▶ _Set problem_
Edit the rows from the line containing "How far is pixel" through the end of the rows, replacing "parked car" with "parked vehicle" and leaving everything else unchanged.

▶ _Dataset entries_

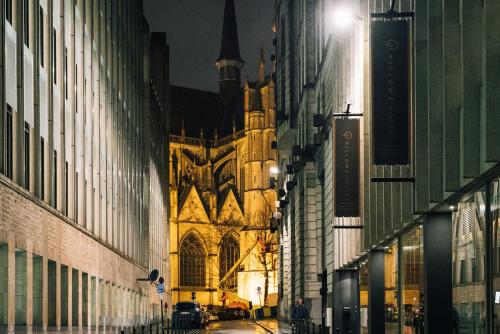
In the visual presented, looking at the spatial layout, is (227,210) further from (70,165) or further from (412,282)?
(412,282)

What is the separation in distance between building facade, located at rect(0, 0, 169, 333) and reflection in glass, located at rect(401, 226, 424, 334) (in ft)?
26.4

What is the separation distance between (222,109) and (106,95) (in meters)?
144

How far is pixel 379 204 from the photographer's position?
2556cm

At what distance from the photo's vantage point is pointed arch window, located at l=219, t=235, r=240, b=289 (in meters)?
141

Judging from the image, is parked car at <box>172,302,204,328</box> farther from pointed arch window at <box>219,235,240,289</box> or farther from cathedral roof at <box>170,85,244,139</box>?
cathedral roof at <box>170,85,244,139</box>

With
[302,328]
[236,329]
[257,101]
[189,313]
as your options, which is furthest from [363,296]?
[257,101]

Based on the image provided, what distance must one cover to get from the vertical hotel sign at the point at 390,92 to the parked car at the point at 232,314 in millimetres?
86570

▶ _Worked solution_
How far is pixel 379 204 from the photographer's position?
2556cm

At what distance from the photo's vantage point is pointed arch window, located at l=219, t=235, r=240, b=289 (in meters)?
141

Judging from the image, is parked vehicle at <box>172,302,204,328</box> farther from pointed arch window at <box>219,235,240,289</box> or farther from cathedral roof at <box>170,85,244,139</box>?
cathedral roof at <box>170,85,244,139</box>

With
[302,328]
[236,329]
[257,101]
[189,313]
as your options, which is furthest from [363,296]?
[257,101]

Based on the image provided, what distance must one cover to get from the vertical hotel sign at the point at 390,92 to the parked vehicle at the point at 232,314 in millimetres?
86570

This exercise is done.